Warning of a potential new Cold War, the head of the United Nations implored China and the United States to repair their “completely dysfunctional” relationship before problems between the two large and deeply influential countries spill over even further into the rest of the planet.
UN Secretary-General Antonio Guterres spoke to The Associated Press this weekend ahead of this week’s annual United Nations gathering of world leaders — a convening blemished by COVID, climate concerns and contentiousness across the planet.

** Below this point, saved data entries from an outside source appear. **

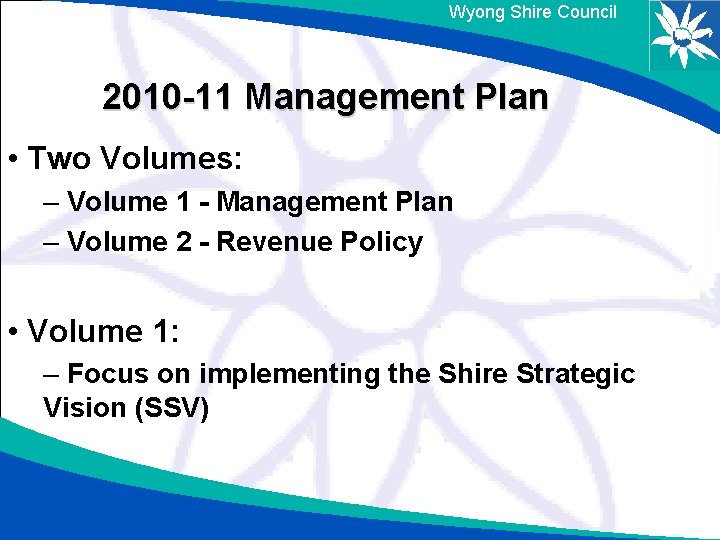 Wyong Shire Council

2010-11 Management Plan

• Two Volumes:
– Volume 1 - Management Plan
– Volume 2 - Revenue Policy

• Volume 1:
– Focus on implementing the Shire Strategic Vision (SSV)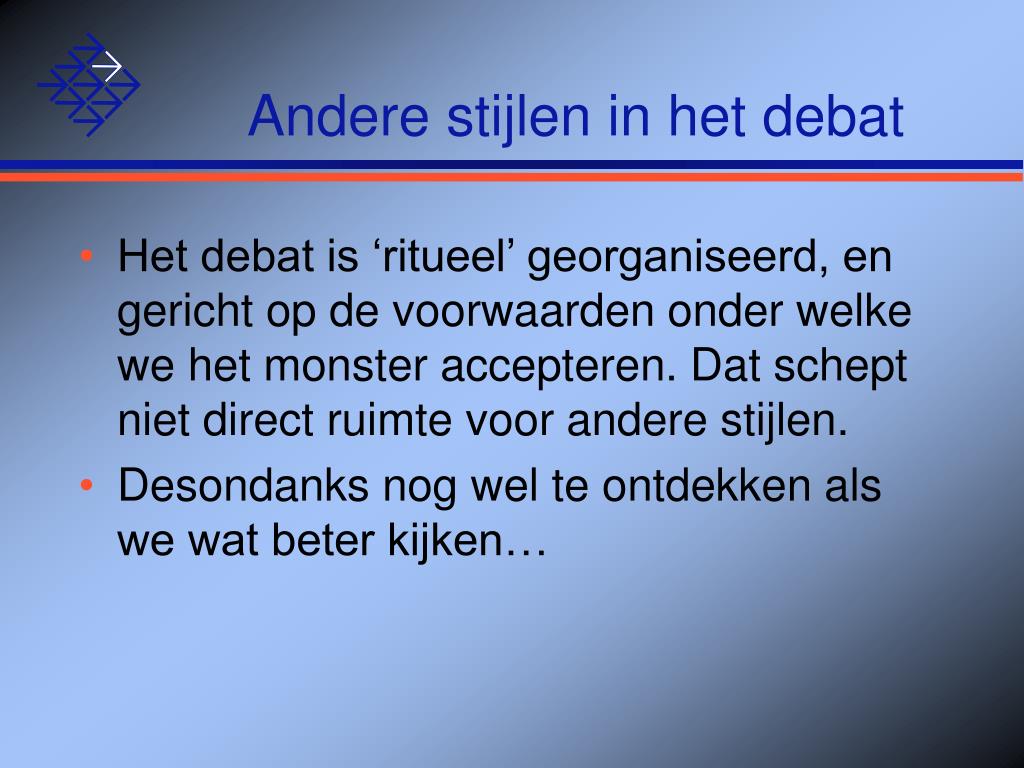 Andere stijlen in het debat

• Het debat is ‘ritueel’ georganiseerd, en gericht op de voorwaarden onder welke we het monster accepteren. Dat schept niet direct ruimte voor andere stijlen.
• Desondanks nog wel te ontdekken als we wat beter kijken…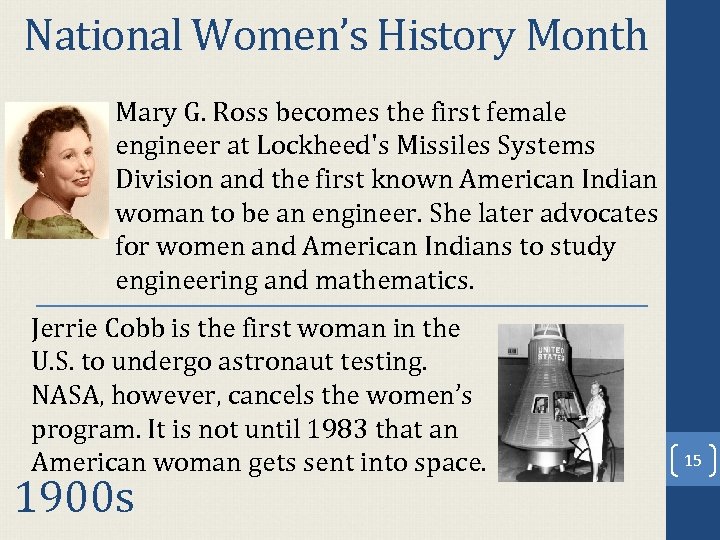 National Women's History Month

Mary G. Ross becomes the first female engineer at Lockheed's Missiles Systems Division and the first known American Indian woman to be an engineer. She later advocates for women and American Indians to study engineering and mathematics.

Jerrie Cobb is the first woman in the U.S. to undergo astronaut testing. NASA, however, cancels the women's program. It is not until 1983 that an American woman gets sent into space.

UNITED STATES

1900s

15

Guterres said the world’s two major economic powers should be cooperating on climate and negotiating more robustly on trade and technology even given persisting political fissures about human rights, economics, online security and sovereignty in the South China Sea.
“Unfortunately, today we only have confrontation,” Guterres said on Saturday in the AP interview.
“We need to re-establish a functional relationship between the two powers,” he said, calling that “essential to address the problems of vaccination, the problems of climate change and many other global challenges that cannot be solved without constructive relations within the international community and mainly among the superpowers.”
Two years ago, Guterres warned global leaders of the risk of the world splitting in two, with the United States and China creating rival internets, currency, trade, financial rules “and their own zero-sum geopolitical and military strategies.”
He reiterated that two rival geopolitical and military strategies would pose “dangers” and divide the world.